__What this task involves__: Pick out every line in the records that contains the word "space" and copy each one.

──────── Records for processing

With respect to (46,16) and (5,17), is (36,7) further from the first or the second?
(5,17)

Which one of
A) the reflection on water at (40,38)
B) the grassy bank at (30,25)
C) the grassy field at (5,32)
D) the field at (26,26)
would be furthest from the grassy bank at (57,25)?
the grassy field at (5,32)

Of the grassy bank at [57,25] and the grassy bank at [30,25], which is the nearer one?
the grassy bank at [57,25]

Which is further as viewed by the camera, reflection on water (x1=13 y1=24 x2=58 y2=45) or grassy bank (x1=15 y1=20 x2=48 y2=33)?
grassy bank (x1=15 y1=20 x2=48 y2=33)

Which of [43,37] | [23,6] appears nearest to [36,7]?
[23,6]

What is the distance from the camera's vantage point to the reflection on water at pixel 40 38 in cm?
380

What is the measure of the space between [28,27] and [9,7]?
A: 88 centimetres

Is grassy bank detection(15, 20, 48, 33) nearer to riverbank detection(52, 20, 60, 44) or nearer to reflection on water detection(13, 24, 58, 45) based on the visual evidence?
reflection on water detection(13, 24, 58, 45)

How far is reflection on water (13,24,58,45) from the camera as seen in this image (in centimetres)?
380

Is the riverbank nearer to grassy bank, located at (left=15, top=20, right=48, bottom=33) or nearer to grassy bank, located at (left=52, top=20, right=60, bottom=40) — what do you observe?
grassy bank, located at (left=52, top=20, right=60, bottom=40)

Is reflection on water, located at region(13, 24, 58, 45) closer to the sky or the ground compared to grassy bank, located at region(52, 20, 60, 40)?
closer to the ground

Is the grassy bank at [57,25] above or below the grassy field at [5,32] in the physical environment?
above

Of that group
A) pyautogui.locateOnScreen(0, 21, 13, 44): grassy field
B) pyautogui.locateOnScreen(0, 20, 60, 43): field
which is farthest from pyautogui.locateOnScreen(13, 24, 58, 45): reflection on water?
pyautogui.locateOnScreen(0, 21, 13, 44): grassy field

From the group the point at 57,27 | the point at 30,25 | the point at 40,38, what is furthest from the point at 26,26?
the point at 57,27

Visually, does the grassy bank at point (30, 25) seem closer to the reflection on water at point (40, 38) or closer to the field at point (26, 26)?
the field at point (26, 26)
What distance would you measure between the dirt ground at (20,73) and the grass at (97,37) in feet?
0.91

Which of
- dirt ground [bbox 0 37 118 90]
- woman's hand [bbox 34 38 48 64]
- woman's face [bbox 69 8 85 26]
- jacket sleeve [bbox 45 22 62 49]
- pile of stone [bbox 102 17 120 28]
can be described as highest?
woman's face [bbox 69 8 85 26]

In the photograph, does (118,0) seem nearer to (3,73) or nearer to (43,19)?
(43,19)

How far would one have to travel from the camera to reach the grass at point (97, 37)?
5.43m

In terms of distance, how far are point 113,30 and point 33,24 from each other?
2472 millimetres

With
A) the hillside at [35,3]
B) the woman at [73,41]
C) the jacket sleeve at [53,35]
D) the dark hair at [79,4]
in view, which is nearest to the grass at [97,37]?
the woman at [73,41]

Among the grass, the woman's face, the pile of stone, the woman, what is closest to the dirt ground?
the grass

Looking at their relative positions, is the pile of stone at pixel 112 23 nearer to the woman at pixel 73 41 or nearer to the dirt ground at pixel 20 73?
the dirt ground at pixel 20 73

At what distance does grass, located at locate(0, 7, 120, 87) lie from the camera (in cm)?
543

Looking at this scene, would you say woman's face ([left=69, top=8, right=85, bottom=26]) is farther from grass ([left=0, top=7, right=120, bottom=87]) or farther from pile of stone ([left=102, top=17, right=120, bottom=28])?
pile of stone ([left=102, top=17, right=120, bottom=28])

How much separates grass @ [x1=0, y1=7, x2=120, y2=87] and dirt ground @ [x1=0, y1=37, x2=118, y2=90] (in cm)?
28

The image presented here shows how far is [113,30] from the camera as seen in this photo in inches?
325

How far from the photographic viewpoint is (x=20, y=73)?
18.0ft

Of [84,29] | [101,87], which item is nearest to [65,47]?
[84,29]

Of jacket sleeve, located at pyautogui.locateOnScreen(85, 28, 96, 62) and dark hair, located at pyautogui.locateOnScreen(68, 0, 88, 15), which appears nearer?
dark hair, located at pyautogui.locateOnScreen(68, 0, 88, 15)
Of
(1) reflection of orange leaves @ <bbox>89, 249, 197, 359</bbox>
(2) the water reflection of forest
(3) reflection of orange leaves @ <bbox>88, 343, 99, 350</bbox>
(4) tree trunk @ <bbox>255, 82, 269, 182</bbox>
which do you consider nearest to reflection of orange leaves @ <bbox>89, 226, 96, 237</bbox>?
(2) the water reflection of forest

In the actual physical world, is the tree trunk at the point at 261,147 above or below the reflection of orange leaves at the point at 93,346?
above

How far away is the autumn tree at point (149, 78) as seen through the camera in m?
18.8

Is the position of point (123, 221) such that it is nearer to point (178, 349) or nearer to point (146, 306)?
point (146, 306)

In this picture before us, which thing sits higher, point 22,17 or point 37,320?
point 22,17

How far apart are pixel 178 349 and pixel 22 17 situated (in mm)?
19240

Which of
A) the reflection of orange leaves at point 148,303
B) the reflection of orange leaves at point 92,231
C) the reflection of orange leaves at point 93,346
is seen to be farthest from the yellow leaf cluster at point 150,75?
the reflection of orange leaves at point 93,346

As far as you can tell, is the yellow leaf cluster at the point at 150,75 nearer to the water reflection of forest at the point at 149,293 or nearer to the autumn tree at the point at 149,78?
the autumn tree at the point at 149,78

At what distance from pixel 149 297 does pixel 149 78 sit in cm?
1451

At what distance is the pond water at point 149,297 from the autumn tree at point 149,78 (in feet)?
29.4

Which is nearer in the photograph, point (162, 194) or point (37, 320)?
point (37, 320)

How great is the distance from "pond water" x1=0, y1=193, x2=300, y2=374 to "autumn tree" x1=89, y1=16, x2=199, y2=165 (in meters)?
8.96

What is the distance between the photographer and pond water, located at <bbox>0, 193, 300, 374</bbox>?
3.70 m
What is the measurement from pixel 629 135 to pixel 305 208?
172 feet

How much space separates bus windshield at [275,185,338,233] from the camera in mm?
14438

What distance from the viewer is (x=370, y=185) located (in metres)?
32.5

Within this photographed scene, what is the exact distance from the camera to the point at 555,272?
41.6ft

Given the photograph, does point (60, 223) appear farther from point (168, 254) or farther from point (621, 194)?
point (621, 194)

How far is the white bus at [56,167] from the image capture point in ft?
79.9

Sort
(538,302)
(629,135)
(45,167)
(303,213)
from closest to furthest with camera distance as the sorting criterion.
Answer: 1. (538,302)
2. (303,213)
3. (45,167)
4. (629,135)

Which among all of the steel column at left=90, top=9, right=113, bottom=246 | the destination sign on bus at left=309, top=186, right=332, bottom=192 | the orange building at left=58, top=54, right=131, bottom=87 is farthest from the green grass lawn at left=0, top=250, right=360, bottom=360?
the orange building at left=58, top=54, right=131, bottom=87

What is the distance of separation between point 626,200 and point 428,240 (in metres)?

────────────────

__Task response__:
What is the measure of the space between [28,27] and [9,7]?
How much space separates bus windshield at [275,185,338,233] from the camera in mm?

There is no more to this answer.